Is it safe (or recommended) to call Crittercism.init(getApplicationContext(), id); in both the onCreate of an Application implementation and the MAIN Activity?

The official instructions for Crittercism setup say to call it in the MAIN Activity and don't mention the Application at all.

This seems to have the side effect of ignoring any crashes that happen in the onCreate method of the Application implementation (effectively a singleton). Exceptions there are only reported if init is called in onCreate of the Application implementation.

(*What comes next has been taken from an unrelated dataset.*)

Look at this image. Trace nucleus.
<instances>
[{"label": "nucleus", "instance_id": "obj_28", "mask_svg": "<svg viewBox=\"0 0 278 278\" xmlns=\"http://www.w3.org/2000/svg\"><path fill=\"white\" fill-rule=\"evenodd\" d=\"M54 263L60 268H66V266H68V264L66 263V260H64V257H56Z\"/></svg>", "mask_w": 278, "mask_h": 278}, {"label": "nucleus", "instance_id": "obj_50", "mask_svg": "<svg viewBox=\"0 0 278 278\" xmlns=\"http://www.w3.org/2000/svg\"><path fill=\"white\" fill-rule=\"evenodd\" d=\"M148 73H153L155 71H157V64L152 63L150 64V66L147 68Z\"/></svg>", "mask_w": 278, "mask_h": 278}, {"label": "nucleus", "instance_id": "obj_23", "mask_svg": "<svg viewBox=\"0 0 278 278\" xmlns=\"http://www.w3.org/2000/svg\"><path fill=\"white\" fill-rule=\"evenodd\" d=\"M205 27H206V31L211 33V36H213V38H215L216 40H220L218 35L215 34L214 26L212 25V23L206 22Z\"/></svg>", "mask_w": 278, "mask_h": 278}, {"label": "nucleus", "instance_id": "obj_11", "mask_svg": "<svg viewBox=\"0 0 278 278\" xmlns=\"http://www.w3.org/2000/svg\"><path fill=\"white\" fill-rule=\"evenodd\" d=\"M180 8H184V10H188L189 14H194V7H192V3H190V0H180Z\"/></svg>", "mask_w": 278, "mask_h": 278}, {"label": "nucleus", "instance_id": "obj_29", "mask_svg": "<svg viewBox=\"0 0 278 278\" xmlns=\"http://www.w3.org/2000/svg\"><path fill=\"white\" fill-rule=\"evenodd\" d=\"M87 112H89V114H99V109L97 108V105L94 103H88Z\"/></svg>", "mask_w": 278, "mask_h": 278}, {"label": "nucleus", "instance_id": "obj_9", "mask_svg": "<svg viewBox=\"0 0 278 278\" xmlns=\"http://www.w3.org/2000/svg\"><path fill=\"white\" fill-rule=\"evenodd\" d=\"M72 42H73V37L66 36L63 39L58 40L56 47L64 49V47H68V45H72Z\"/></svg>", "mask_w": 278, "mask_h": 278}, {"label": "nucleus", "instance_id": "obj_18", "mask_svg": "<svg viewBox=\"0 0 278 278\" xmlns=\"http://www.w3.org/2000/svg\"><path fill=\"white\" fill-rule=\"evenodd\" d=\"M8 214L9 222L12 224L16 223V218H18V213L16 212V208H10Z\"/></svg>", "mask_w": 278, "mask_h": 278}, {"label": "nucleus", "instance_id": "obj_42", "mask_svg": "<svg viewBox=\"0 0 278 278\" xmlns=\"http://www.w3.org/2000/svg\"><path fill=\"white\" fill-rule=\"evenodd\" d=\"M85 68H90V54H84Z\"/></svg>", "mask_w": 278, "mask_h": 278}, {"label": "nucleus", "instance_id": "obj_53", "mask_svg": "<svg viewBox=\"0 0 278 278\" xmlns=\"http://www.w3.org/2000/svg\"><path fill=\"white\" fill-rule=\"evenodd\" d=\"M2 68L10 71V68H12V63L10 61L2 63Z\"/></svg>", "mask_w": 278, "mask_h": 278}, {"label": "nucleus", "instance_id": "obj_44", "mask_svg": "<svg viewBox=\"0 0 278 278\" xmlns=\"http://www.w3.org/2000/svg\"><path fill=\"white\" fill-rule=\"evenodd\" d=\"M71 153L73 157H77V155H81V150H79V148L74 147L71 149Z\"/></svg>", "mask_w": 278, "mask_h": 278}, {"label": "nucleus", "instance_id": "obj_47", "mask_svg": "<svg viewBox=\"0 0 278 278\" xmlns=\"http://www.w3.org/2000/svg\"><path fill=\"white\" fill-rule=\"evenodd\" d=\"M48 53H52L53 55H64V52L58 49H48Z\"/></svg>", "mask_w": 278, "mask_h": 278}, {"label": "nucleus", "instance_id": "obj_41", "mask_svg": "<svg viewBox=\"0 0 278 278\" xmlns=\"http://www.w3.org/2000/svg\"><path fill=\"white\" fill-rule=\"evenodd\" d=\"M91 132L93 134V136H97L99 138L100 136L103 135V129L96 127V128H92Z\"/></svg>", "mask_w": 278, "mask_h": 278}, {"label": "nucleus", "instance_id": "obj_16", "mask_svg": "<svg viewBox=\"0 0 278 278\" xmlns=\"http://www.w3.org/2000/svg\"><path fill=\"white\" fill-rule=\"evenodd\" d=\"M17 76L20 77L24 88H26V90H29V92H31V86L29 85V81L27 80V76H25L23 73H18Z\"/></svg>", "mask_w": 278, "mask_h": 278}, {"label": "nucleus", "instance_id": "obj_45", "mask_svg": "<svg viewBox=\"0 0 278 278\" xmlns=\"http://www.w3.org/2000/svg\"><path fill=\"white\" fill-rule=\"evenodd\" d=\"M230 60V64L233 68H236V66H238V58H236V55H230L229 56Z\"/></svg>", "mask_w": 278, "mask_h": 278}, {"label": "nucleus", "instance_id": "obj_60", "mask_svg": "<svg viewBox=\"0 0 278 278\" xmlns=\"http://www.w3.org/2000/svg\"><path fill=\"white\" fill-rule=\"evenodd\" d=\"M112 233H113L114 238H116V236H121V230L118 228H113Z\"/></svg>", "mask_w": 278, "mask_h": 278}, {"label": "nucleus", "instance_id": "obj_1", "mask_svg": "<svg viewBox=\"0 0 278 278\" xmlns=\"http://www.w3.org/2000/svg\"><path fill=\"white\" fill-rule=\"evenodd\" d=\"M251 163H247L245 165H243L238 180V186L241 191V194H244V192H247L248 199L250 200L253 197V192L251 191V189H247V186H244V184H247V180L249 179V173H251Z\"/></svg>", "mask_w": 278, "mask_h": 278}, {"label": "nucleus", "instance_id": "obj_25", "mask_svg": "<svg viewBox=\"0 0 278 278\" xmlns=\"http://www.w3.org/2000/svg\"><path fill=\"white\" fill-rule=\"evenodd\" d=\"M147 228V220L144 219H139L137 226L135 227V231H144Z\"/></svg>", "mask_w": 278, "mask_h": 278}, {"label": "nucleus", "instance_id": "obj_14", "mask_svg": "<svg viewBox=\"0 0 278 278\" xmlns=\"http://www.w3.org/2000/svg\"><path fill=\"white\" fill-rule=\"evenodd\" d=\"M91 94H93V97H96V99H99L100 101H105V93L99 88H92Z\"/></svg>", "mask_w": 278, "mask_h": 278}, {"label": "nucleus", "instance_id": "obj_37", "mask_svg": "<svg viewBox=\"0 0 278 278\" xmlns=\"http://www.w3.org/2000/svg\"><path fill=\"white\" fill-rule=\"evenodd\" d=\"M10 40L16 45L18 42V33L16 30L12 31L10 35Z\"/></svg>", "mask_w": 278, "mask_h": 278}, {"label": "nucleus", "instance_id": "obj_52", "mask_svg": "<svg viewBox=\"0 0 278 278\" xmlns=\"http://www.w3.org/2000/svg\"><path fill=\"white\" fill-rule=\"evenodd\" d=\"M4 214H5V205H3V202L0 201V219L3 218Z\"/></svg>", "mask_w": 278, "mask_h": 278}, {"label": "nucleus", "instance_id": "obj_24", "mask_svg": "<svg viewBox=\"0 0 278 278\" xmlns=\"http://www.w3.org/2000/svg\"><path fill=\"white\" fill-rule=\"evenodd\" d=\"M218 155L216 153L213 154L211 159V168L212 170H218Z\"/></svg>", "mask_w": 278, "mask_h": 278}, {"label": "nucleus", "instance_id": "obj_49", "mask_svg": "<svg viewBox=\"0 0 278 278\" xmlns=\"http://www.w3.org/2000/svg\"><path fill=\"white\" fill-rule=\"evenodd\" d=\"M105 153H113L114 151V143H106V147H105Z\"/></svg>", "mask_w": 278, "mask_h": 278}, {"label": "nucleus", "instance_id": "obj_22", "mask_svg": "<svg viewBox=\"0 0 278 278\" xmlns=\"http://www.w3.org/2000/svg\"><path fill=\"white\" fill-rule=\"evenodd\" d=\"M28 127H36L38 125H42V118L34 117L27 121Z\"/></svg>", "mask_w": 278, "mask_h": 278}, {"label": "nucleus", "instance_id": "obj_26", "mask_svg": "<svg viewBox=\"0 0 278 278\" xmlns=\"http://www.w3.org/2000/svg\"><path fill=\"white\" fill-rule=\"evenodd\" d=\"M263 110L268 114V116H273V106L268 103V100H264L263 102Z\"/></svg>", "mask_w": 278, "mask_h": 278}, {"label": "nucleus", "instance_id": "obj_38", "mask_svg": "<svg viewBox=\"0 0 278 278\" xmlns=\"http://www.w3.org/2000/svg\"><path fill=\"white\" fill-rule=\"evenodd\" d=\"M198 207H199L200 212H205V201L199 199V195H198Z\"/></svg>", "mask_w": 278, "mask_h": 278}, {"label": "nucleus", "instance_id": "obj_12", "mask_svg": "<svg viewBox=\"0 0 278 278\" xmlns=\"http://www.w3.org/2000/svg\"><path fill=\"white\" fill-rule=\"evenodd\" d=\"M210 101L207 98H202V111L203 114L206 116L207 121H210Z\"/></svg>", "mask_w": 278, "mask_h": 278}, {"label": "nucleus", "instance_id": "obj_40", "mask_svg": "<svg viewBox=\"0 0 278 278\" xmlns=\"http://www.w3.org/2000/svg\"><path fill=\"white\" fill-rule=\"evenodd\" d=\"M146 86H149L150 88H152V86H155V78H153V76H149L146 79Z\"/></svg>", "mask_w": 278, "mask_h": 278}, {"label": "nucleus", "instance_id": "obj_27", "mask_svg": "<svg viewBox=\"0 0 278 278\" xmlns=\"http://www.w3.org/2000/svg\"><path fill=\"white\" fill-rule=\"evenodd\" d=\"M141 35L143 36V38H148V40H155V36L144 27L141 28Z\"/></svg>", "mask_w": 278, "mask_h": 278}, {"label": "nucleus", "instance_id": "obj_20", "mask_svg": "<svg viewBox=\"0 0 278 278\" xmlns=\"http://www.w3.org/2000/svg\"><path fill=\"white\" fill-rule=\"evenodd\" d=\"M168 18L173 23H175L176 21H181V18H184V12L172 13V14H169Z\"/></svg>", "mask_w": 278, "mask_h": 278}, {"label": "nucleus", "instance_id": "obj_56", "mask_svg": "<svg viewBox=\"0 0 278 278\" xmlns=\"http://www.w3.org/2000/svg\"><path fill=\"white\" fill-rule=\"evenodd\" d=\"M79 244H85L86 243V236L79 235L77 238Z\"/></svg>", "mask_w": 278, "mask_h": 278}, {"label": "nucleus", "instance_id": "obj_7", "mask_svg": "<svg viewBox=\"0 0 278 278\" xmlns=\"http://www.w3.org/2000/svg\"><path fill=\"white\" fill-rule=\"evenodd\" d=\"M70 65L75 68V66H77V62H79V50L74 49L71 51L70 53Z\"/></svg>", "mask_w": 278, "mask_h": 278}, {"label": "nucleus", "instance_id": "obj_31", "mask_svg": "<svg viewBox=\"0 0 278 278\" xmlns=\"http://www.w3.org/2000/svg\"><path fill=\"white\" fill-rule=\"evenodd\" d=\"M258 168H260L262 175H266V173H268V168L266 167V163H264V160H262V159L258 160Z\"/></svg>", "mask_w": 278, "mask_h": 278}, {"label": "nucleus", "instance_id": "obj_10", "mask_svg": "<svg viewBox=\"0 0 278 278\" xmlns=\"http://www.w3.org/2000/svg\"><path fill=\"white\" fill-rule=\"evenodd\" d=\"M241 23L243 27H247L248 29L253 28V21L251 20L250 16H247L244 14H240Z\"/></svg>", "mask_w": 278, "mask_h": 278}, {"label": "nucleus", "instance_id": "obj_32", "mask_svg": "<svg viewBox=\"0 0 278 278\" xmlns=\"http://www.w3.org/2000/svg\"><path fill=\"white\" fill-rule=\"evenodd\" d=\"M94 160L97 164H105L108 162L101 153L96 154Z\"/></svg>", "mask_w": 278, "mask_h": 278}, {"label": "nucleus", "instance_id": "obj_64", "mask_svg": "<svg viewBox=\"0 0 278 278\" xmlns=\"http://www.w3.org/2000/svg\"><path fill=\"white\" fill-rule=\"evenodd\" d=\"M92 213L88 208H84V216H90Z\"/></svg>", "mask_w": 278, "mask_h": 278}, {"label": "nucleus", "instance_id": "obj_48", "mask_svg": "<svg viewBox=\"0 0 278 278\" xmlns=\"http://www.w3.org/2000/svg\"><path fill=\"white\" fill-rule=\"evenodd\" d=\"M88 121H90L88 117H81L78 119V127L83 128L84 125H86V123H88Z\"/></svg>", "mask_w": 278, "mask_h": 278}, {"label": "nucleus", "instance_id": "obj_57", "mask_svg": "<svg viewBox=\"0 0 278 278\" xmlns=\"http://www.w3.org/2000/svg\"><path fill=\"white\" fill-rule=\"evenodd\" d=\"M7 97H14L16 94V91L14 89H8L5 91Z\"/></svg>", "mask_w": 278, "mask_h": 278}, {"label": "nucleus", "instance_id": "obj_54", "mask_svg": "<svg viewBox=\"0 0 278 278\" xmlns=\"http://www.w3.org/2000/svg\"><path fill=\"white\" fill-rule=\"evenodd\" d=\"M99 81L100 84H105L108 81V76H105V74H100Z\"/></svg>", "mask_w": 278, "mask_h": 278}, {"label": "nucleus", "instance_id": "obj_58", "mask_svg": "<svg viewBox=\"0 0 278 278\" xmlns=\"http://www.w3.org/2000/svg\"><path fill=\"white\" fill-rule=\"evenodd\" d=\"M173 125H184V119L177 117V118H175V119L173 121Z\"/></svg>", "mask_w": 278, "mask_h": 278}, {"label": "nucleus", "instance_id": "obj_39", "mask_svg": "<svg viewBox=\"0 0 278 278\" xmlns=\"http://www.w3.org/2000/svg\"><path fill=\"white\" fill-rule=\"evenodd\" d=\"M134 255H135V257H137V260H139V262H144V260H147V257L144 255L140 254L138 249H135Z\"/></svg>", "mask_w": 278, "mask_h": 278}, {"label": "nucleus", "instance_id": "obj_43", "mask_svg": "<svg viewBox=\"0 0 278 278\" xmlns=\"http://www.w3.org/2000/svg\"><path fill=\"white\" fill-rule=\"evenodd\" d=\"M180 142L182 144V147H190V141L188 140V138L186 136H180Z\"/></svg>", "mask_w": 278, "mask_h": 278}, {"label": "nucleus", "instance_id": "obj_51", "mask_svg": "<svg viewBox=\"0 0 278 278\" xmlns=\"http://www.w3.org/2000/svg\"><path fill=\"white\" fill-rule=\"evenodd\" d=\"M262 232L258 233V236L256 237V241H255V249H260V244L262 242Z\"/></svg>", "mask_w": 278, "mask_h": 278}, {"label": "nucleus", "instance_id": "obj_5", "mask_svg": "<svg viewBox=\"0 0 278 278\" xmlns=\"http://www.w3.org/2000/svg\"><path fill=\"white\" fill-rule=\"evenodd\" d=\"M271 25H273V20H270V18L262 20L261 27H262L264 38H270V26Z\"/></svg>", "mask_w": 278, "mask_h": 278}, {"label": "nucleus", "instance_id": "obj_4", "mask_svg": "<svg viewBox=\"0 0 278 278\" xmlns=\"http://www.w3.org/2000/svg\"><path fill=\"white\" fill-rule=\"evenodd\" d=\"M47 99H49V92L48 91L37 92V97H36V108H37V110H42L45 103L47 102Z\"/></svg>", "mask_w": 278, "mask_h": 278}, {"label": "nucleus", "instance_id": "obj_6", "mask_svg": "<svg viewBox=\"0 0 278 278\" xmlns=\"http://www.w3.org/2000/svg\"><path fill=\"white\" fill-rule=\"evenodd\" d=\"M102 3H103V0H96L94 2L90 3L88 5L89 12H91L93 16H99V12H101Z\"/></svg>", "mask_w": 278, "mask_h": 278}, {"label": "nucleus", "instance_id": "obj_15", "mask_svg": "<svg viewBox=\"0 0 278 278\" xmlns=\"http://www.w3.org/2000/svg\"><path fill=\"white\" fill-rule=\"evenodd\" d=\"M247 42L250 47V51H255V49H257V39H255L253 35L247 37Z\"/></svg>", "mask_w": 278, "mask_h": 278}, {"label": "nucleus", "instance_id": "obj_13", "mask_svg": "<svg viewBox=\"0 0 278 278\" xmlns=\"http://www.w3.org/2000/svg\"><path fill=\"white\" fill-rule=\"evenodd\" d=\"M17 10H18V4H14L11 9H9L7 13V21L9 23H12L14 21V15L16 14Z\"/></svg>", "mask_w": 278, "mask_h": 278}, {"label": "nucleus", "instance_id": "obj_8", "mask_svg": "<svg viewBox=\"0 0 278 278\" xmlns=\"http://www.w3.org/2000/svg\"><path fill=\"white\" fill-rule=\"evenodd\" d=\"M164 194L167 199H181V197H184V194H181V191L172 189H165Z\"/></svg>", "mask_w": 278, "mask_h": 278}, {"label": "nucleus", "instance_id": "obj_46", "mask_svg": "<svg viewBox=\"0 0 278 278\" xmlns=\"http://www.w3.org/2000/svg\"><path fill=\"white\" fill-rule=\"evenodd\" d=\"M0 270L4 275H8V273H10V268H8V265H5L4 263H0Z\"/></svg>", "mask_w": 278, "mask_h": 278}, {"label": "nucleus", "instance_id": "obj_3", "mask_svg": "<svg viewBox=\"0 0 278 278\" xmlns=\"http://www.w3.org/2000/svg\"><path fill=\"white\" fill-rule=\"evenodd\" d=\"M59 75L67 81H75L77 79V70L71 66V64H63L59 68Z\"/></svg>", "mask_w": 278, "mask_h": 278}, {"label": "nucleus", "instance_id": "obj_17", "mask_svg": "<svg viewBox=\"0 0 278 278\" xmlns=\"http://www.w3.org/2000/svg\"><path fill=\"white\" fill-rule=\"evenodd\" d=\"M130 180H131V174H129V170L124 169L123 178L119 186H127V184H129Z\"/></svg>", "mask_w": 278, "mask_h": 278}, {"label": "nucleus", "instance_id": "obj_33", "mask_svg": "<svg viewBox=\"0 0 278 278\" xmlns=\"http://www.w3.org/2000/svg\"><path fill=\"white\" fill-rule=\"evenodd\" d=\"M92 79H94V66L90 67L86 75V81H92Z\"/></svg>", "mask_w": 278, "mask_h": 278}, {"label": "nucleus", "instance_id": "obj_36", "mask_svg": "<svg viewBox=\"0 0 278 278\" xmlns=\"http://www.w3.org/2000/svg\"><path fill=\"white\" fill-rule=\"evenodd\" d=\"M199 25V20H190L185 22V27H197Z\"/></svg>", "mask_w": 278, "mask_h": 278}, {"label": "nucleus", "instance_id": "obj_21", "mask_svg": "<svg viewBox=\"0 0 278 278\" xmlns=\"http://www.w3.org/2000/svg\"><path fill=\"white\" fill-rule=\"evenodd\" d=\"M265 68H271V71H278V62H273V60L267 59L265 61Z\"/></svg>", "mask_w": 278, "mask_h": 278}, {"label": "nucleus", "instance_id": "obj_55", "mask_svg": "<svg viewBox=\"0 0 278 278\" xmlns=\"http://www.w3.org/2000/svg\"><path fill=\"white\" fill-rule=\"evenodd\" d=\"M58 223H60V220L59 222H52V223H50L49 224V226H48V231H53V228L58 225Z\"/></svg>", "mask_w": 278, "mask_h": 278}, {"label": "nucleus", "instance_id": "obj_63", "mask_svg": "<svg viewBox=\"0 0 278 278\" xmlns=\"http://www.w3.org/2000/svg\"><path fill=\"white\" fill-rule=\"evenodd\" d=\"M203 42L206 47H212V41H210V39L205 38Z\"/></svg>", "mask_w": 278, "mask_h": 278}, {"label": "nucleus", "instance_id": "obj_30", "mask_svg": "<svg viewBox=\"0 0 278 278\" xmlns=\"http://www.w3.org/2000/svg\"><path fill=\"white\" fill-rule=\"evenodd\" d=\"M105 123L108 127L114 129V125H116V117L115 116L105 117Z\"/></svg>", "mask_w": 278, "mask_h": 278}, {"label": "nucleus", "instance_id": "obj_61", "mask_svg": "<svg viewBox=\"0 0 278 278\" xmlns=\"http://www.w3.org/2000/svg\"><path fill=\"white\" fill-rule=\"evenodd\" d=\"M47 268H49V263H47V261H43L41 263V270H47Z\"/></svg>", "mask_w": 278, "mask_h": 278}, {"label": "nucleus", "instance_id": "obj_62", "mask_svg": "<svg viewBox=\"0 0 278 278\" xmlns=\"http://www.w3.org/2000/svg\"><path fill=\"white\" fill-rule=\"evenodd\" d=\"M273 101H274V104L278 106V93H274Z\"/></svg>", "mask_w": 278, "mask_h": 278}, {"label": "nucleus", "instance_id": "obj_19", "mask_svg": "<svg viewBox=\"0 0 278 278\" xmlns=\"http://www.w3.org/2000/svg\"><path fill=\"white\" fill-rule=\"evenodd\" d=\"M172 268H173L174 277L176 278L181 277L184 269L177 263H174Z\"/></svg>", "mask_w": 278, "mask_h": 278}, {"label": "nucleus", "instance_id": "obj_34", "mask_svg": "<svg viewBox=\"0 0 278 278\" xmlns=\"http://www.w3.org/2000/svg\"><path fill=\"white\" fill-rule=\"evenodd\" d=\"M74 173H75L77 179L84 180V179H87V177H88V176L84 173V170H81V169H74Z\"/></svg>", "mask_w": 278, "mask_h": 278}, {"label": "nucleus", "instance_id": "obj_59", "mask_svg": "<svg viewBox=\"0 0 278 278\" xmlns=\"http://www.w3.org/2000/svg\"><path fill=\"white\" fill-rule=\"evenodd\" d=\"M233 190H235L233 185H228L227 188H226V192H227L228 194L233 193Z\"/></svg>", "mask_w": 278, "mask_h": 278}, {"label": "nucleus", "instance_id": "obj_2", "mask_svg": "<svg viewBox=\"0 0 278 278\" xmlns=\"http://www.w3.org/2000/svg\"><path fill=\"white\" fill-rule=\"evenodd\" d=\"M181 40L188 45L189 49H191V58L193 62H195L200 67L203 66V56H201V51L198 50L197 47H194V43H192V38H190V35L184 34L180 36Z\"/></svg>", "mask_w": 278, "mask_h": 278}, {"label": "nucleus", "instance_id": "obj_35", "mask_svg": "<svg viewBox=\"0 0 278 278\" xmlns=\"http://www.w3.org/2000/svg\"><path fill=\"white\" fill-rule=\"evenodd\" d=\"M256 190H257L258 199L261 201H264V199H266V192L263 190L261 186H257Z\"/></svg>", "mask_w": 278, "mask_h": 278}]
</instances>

So is it ok to call init in both, or should it be just the Application, or just the Activity?

Was it helpful?

Solution

It is safe to initialize the Crittercism library in both places, but it's not really necessary. This is because after the first initialization, any subsequent initializations will be detected and ignored.

That leaves you with the option to initialize in either place. Although most people choose to do it at the activity level, starting Crittercism in the Application class does work.

No matter where you initialize the library, crashes and other information should be reported from all of your activities.

OTHER TIPS

Aside from that, if you init Crittercism on an activity-level, any crashes in independently running contentproviders either don't get reported or, if you use Crittercism there to e.g. leave breadcrumbs, crash the contentprovider with the following exception:

Caused by: java.lang.RuntimeException: Can't create handler inside thread that has not called Looper.prepare()
at android.os.Handler.<init>(Handler.java:121)
at crittercism.android.f$5.<init>(Unknown Source)
at crittercism.android.f.<init>(Unknown Source)
at com.crittercism.app.Crittercism.<clinit>(Unknown Source)

So I would initialize Crittercism always in the Application.onCreate class to avoid those.